:: How to complete this task ::
Search the data for "that" and copy every matching line.

[Data entries]
==============================
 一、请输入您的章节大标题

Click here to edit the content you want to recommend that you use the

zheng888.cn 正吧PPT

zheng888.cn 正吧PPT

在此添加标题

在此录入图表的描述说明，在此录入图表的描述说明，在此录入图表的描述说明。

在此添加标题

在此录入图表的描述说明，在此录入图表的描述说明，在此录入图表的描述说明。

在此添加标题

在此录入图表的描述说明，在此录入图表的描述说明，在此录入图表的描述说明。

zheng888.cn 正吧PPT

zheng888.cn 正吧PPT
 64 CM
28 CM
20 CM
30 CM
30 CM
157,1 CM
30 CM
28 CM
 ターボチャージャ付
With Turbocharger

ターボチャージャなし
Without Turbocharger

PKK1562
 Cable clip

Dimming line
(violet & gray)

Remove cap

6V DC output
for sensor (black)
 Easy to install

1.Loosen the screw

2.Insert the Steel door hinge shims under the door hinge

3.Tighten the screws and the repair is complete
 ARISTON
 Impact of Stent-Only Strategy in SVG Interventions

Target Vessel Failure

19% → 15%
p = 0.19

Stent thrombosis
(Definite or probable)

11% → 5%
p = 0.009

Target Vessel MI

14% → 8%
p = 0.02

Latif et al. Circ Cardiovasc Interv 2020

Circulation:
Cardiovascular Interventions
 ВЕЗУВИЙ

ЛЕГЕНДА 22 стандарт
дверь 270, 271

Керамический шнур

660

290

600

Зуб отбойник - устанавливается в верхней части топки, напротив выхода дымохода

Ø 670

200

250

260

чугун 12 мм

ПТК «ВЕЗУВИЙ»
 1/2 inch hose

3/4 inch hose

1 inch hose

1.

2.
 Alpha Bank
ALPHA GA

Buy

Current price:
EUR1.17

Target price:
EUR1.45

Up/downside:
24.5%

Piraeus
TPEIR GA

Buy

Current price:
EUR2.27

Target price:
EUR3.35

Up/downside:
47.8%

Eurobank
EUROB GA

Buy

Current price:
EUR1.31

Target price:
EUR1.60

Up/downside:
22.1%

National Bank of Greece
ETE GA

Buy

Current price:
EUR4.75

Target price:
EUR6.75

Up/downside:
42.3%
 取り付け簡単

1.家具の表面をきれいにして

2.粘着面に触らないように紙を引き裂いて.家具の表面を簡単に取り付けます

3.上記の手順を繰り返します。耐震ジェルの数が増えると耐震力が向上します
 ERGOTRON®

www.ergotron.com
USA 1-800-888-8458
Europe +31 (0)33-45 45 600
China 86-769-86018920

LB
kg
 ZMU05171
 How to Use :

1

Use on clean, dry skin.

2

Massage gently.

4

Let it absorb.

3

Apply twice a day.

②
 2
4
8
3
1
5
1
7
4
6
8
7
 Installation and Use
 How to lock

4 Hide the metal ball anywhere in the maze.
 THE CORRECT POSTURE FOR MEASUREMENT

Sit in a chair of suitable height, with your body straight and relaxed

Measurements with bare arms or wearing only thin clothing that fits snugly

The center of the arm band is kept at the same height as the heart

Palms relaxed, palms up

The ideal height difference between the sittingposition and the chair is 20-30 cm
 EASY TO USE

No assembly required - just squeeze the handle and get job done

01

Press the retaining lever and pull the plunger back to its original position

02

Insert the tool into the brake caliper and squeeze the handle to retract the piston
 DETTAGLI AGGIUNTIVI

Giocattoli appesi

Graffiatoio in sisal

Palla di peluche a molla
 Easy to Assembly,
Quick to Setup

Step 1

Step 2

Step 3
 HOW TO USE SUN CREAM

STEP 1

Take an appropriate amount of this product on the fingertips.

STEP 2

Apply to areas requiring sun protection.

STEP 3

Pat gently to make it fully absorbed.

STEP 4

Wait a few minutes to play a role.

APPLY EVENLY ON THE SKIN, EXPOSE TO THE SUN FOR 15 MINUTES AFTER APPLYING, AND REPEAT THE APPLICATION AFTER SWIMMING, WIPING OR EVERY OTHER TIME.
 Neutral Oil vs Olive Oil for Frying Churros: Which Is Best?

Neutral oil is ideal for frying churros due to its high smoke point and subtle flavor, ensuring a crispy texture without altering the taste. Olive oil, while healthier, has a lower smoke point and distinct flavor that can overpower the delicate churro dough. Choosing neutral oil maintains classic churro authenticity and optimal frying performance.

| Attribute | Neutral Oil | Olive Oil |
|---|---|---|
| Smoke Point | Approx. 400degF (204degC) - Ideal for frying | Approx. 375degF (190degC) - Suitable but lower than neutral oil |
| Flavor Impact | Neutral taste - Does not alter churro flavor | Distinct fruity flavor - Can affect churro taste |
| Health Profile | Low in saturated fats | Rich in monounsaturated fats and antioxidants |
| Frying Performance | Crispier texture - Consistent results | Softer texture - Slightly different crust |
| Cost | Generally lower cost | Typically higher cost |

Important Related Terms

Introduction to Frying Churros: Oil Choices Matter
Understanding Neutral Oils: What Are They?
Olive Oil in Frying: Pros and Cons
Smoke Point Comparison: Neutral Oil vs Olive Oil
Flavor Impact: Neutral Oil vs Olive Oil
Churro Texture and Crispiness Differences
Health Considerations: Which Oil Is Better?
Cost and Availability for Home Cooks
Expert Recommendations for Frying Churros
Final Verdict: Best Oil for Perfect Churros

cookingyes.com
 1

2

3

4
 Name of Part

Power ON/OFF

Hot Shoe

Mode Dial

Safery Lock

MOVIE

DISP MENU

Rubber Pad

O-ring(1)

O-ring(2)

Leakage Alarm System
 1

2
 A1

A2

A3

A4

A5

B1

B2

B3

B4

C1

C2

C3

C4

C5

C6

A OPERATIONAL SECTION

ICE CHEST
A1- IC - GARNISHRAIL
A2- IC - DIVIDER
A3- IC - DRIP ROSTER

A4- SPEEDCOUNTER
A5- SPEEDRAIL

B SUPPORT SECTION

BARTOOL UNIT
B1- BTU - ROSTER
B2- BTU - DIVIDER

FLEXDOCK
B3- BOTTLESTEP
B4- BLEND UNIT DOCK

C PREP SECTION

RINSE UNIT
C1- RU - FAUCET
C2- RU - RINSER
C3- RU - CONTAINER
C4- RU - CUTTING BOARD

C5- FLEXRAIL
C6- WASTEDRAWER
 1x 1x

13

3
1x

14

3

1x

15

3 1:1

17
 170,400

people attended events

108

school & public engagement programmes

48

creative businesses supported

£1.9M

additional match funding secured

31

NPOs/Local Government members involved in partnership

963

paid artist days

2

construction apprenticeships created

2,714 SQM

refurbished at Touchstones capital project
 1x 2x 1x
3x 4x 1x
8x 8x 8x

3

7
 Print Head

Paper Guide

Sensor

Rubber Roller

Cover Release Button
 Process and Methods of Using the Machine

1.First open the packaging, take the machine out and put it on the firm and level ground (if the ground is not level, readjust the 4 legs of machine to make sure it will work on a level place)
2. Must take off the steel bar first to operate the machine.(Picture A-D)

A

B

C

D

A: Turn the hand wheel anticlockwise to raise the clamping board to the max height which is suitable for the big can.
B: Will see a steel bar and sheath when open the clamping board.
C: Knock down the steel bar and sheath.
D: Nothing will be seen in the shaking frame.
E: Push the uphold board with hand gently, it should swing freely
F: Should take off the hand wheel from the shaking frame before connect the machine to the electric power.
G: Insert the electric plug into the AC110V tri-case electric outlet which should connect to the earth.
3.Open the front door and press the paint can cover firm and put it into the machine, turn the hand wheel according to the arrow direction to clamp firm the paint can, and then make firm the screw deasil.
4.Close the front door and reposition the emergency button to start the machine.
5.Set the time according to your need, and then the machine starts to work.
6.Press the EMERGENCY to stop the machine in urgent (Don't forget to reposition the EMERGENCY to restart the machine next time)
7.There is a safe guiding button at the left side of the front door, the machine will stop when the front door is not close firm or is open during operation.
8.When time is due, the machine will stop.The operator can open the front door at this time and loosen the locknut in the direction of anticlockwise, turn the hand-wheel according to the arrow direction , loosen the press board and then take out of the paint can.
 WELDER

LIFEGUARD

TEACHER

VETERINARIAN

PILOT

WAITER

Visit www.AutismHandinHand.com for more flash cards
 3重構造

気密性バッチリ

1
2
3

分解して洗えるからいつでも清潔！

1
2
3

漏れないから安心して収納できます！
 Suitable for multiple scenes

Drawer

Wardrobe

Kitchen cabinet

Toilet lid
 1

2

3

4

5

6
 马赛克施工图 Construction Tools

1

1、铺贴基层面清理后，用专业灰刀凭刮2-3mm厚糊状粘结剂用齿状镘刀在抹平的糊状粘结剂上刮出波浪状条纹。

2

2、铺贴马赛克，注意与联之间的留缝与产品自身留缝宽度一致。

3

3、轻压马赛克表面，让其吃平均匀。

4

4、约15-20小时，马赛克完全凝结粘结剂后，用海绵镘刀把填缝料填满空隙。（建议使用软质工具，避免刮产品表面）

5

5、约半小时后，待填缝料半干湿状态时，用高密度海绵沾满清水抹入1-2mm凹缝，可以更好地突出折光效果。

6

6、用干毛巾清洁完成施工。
==============================
:: Answer to this problem ::
Click here to edit the content you want to recommend that you use the
Measurements with bare arms or wearing only thin clothing that fits snugly
Neutral oil is ideal for frying churros due to its high smoke point and subtle flavor, ensuring a crispy texture without altering the taste. Olive oil, while healthier, has a lower smoke point and distinct flavor that can overpower the delicate churro dough. Choosing neutral oil maintains classic churro authenticity and optimal frying performance.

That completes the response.